Sin embargo, gracias a la capacidad organizativa y de transmisión del trabajo previo de dichas organizaciones ha sido posible dar al discurso anti Lou de 2001 una potencia mil veces más incisiva, aunque con una difusión confusa y dispersa. El movimiento contra la LOU tuvo una capacidad de agitación masiva, con escaso bagaje analítico y fuertemente favorecida por el oportunismo opositor del PSOE contra el PP, del Grupo Prisa, de las centrales sindicales mayoritarias e incluso de la Conferencia de Rectores. El movimiento antibolonia ha ganado en calidad y profundidad de mensaje, con la dificultad añadida del aislamiento. A diferencia de 2001, ahora CC OO y UGT lo apoyan con fervor, los rectores compiten en europeísmo mercantilizador y la preponderancia de un clima académico rendido a la psicosis securitaria del ‘culto al orden’ y a la persecución de la disidencia, como demuestra el rastro de expulsiones, imputaciones penales, detenciones y palizas policiales a más de 200 estudiantes. Este aislamiento de partida del movimiento se ha visto reforzado por la creciente sustitución de las asambleas de centro por comités de activistas –con esfuerzo y dedicación indiscutibles– los cuales, con el tiempo, han sufrido el desgaste del hiperactivismo y la desconexión con el común del estudiantado, lo que ha conducido a la pérdida progresiva de capacidad de convocatoria y de perspectiva para crear estrategias inclusivas, claras y fundadas, no sólo en la contundencia y el efectismo, sino en lo masivo de las acciones.

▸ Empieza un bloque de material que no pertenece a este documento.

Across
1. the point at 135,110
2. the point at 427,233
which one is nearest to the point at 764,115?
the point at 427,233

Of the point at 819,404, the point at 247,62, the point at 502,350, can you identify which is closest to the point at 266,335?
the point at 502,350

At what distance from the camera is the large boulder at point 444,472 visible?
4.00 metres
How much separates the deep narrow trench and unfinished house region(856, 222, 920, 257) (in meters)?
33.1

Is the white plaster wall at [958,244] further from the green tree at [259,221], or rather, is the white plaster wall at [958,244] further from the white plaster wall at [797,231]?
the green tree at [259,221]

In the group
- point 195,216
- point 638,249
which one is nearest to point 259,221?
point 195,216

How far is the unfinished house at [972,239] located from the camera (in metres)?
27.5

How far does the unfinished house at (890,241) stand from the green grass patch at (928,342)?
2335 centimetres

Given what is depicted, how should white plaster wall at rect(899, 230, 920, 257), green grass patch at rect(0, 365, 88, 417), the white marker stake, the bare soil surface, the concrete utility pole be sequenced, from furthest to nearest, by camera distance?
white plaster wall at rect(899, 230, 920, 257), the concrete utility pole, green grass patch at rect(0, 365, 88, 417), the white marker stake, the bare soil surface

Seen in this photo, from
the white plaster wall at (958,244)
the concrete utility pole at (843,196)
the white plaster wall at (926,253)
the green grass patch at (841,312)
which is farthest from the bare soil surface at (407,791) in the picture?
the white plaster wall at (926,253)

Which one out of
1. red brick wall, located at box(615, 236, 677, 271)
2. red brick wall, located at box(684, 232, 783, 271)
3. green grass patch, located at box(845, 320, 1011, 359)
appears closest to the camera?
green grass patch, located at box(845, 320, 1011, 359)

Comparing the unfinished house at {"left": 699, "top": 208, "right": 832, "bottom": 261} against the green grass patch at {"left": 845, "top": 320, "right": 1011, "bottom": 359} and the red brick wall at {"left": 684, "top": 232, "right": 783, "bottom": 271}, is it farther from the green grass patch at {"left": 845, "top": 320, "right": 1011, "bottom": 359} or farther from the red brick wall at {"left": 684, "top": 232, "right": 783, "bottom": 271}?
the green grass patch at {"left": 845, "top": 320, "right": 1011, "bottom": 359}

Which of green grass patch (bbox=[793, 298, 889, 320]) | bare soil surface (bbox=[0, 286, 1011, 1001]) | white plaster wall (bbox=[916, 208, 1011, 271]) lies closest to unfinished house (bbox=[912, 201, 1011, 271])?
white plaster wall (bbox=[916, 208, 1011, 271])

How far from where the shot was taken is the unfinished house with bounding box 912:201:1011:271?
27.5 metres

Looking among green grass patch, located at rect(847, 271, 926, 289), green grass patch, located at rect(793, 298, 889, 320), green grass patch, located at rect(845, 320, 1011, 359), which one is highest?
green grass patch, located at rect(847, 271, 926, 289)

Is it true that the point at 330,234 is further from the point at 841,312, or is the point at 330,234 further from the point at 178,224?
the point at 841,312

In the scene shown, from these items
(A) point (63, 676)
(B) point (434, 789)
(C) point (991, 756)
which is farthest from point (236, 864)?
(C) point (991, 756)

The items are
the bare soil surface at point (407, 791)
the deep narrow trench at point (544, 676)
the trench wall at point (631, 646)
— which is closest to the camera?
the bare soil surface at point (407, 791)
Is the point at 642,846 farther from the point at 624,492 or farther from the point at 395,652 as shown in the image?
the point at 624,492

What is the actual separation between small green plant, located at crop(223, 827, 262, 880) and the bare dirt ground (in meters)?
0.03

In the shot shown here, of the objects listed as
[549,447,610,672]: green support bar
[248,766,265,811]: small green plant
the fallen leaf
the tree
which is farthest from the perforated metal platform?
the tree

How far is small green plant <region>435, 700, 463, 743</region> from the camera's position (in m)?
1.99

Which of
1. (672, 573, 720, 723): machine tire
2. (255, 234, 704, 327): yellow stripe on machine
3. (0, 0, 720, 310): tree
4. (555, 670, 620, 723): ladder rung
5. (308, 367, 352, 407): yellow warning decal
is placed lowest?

A pesar de las carencias, el movimiento contra el EEES ha desplegado un catálogo de recursos creativos y técnicos muy versátil, superior a los movimientos previos, y ha repercutido sensiblemente en la provisión de activistas más allá del ámbito educativo, como demuestran la Semana de Lucha Social en Madrid, las plataformas anticrisis, el apoyo e interrelación con la huelga de conductores de autobús o la creación del CSO Universitat Lliure La Rimaia en Barcelona.